■ **Problem to work on**
Every line in the records below between the one holding "kingdom: Animalia" and the one holding "common name: deer", inclusive, is to be set down exactly; all other lines are to be left out.

■ **Data provided**

• • • • • • •

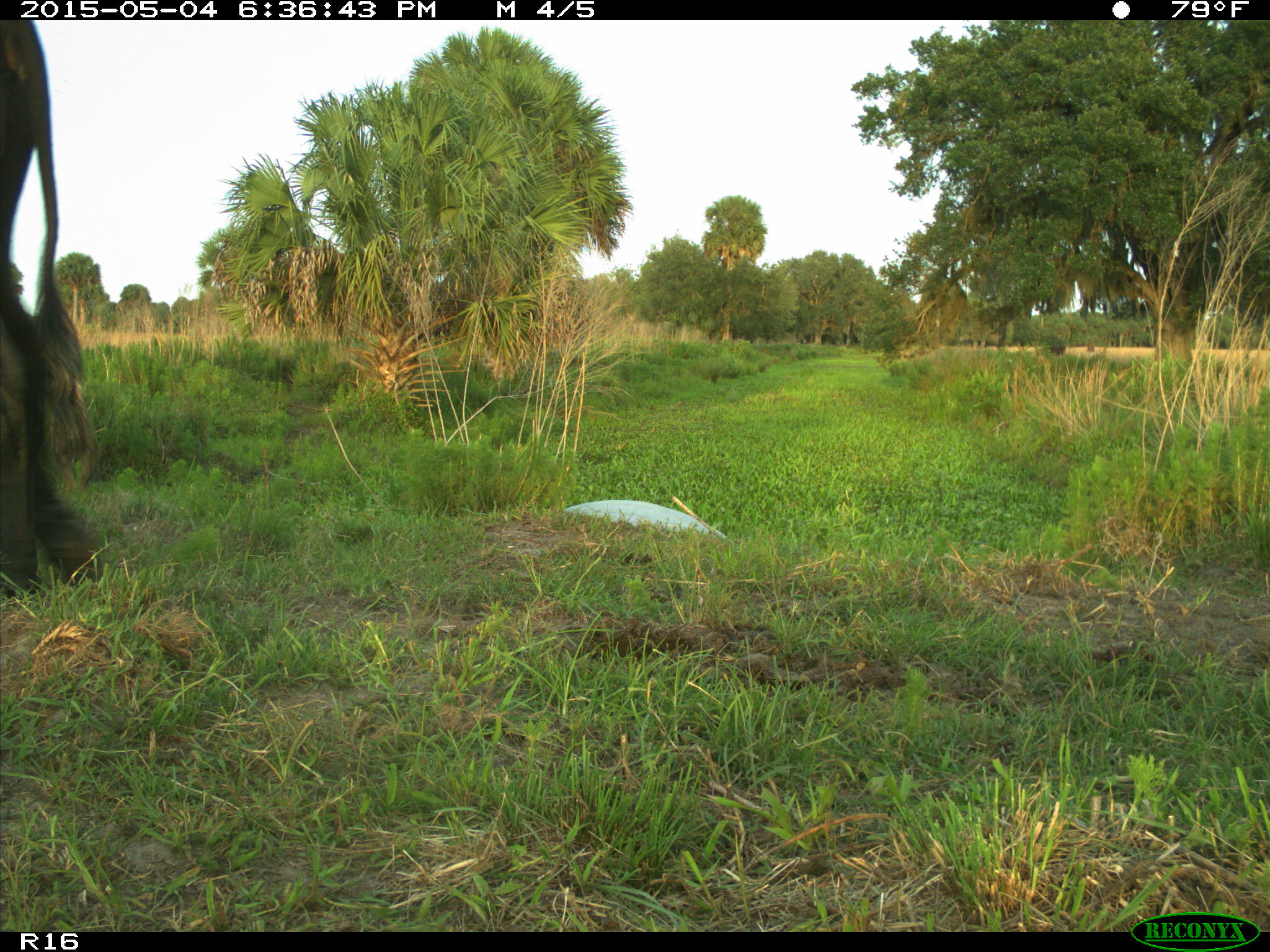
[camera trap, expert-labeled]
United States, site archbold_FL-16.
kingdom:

• • • • • • •

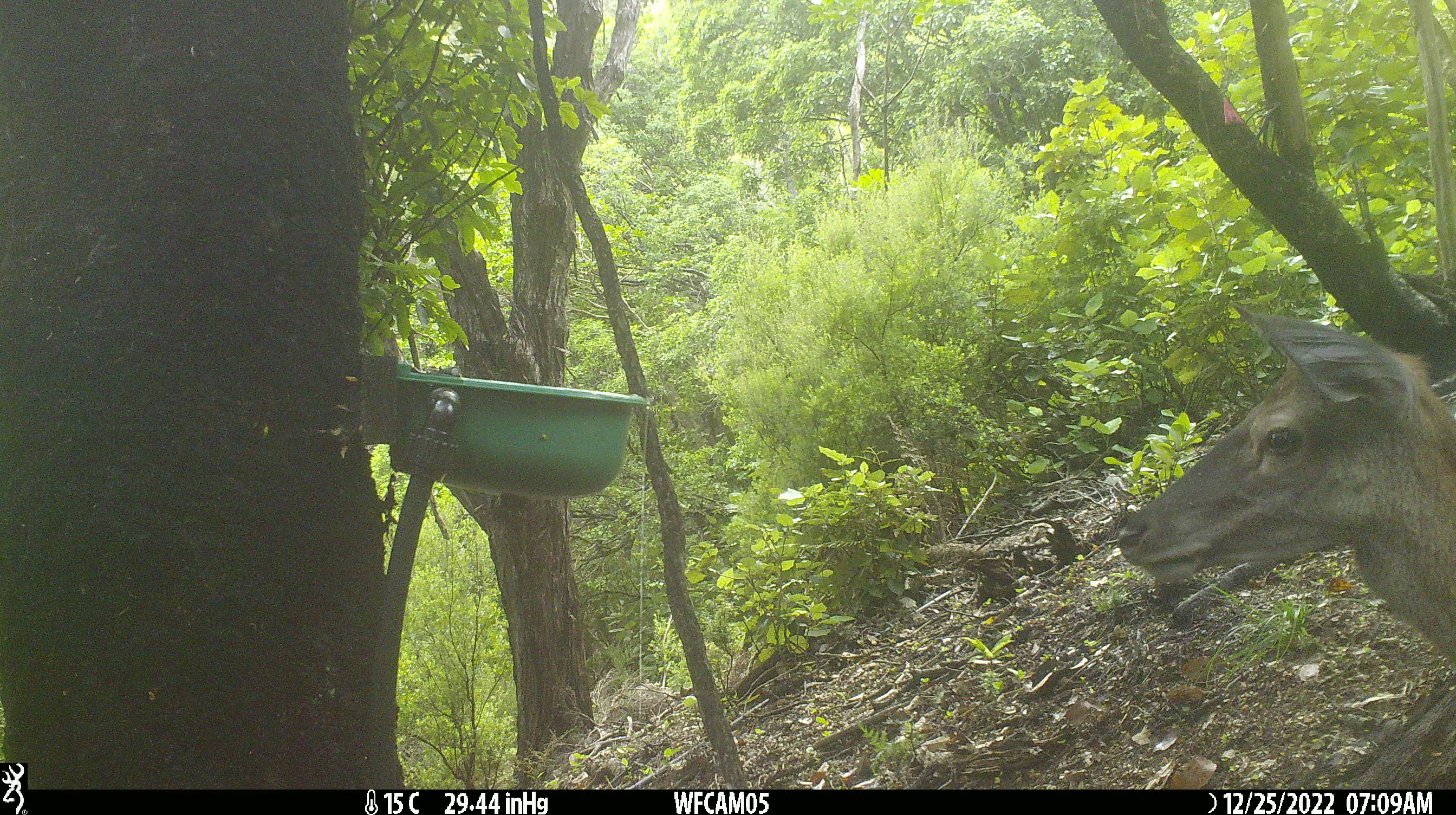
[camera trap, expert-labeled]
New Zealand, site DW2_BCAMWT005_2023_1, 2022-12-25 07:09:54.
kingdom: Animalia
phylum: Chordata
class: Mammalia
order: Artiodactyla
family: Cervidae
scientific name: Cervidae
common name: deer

• • • • • • •

■ **Response area**
kingdom: Animalia
phylum: Chordata
class: Mammalia
order: Artiodactyla
family: Cervidae
scientific name: Cervidae
common name: deer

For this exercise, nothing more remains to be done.